An increased focus on food waste and nutrition in the United States has led to a variety of regulations being passed down from the government calling for more informational labeling. While many operators support the proposed changes, the ins and outs of what exactly is being required can be confusing.
Here are five essential points to remember when addressing these concerns in your operation.
1. Menu labeling for foodservice is right around the corner
This coming May, the Food and Drug Administration's federal menu labeling requirements—which call for restaurants and food service establishments with 20 or more locations to provide calorie information to guests—are set to take effect.
“All of Metz Culinary Management’s ‘Up For Grabs’ (grab and go) items will be properly labeled and include item name, price, prep and expiration date, nutrition facts, ingredients and allergens,” says Brian Bachman, vice president of purchasing at Metz Culinary Management. “Metz Culinary Management has partnered with DayMark Safety Systems and their labeling machine to meet the needs of these upcoming federal regulations.”
2. Current date labeling is confusing
In addition to the FDA’s new menu requirements, another labeling issue is beginning to garner attention: expiration dates vs. freshness dates.
Imagine a scenario where you take the milk out of the refrigerator, ready to pour it onto your bowl of cereal, when you notice that yesterday’s date appears on the milk jug. You pour the milk down the drain, and with that, your breakfast—and your entire morning—is ruined. But does it have to be?
According to a 2013 study co-authored by the Natural Resources Defense Council and Harvard Law School’s Food Law and Policy Clinic, approximately $165 billion worth of food is wasted each year by consumers who do not fully understand the meaning of the dates that are printed on food packaging. The problem stems from a date-marking system that is unclear, as 90% of consumers assume that a date printed on a food package represents the date that the item expires—which is not always the case.

### RECORD SET
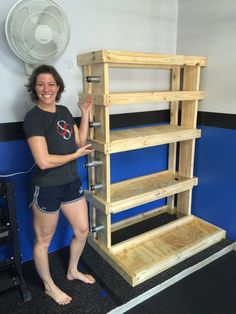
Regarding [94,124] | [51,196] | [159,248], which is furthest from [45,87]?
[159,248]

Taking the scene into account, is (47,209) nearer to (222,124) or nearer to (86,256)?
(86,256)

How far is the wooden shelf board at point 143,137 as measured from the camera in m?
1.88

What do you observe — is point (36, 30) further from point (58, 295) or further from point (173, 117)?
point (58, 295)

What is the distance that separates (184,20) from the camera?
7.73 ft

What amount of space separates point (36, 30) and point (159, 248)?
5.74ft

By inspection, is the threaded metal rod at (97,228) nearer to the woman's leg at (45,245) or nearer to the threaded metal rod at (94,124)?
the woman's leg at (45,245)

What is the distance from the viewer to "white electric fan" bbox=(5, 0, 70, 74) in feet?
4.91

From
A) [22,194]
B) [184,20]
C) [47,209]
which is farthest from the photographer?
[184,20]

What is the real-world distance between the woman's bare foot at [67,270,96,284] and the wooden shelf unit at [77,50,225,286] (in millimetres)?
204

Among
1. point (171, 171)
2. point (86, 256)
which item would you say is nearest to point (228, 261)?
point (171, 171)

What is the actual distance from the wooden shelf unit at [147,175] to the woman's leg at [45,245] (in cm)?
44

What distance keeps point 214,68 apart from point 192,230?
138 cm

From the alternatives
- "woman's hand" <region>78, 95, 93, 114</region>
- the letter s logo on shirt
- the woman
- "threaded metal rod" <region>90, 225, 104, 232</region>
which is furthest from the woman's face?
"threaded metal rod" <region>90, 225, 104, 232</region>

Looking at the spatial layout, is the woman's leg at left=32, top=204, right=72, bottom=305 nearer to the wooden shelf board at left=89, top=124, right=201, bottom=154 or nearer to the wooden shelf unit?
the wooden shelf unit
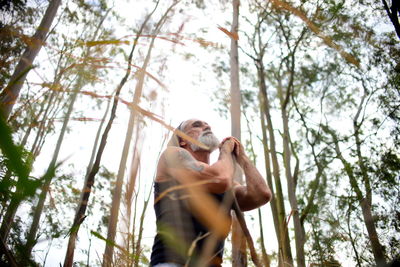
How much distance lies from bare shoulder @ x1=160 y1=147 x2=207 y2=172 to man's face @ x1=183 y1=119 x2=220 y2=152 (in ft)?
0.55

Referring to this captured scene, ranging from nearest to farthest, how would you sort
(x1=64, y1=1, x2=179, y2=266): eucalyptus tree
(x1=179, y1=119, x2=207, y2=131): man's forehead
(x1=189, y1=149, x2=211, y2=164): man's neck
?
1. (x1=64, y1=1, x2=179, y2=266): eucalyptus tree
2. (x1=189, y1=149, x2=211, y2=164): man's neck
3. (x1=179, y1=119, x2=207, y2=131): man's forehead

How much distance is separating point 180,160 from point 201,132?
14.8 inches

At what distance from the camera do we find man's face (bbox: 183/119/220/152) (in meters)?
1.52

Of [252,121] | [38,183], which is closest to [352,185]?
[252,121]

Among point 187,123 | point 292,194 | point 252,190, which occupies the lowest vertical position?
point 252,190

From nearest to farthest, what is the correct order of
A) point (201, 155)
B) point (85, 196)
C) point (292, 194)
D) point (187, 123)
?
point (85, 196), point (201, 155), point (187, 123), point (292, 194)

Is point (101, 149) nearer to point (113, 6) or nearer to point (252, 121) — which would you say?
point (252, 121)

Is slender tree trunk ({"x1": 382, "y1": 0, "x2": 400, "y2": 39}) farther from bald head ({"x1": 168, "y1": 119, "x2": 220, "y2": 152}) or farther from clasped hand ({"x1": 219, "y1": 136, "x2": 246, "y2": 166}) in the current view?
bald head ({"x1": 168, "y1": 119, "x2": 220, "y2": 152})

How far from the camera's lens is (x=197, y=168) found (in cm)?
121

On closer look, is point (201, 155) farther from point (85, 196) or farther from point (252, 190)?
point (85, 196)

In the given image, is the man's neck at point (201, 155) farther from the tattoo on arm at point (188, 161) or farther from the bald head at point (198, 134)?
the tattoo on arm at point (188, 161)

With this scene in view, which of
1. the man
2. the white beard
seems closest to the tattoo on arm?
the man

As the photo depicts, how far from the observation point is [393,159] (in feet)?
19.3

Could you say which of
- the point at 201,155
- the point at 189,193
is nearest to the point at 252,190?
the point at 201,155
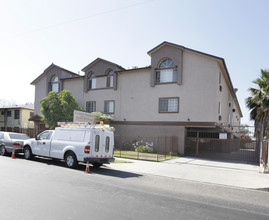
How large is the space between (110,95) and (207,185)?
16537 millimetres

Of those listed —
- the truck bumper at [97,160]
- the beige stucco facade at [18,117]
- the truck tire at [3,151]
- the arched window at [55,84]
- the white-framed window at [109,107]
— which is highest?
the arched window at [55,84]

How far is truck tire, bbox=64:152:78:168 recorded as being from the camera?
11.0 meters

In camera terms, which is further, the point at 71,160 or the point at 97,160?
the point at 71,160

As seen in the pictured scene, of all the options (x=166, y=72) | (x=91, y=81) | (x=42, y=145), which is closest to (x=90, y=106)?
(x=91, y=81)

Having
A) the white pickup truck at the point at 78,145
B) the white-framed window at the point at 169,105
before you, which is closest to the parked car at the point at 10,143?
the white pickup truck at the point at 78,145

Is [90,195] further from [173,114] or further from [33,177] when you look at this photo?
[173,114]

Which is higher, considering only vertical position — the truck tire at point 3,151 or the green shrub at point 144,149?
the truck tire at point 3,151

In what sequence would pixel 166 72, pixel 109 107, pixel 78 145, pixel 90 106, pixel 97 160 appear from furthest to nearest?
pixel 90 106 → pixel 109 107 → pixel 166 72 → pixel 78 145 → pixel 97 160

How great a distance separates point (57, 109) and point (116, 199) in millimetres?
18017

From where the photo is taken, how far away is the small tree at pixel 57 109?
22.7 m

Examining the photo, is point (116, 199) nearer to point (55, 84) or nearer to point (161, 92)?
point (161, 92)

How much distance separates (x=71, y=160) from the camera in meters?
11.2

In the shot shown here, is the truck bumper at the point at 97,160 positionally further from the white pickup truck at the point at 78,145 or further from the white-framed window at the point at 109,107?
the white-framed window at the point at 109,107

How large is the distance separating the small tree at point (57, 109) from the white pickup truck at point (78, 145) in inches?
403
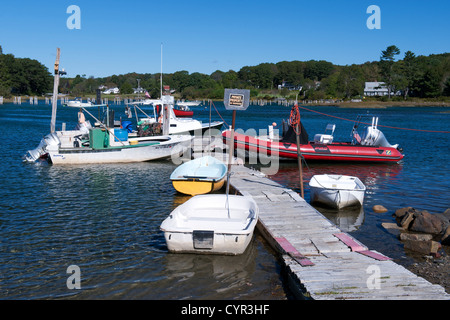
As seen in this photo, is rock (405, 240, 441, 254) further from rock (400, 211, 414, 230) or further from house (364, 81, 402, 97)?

### EXERCISE INSTRUCTIONS
• a. In the food labeling text, how many locations must a restaurant or food service establishment have to fall under the FDA's federal menu labeling requirements?
• b. Repeat the food labeling text word for word, everything from "1. Menu labeling" down to "vs. freshness dates.".

### ANSWERS TO THE EXERCISE
• a. 20 or more locations.

• b.
1. Menu labeling for foodservice is right around the corner
This coming May, the Food and Drug Administration's federal menu labeling requirements—which call for restaurants and food service establishments with 20 or more locations to provide calorie information to guests—are set to take effect.
“All of Metz Culinary Management’s ‘Up For Grabs’ (grab and go) items will be properly labeled and include item name, price, prep and expiration date, nutrition facts, ingredients and allergens,” says Brian Bachman, vice president of purchasing at Metz Culinary Management. “Metz Culinary Management has partnered with DayMark Safety Systems and their labeling machine to meet the needs of these upcoming federal regulations.”
2. Current date labeling is confusing
In addition to the FDA’s new menu requirements, another labeling issue is beginning to garner attention: expiration dates vs. freshness dates.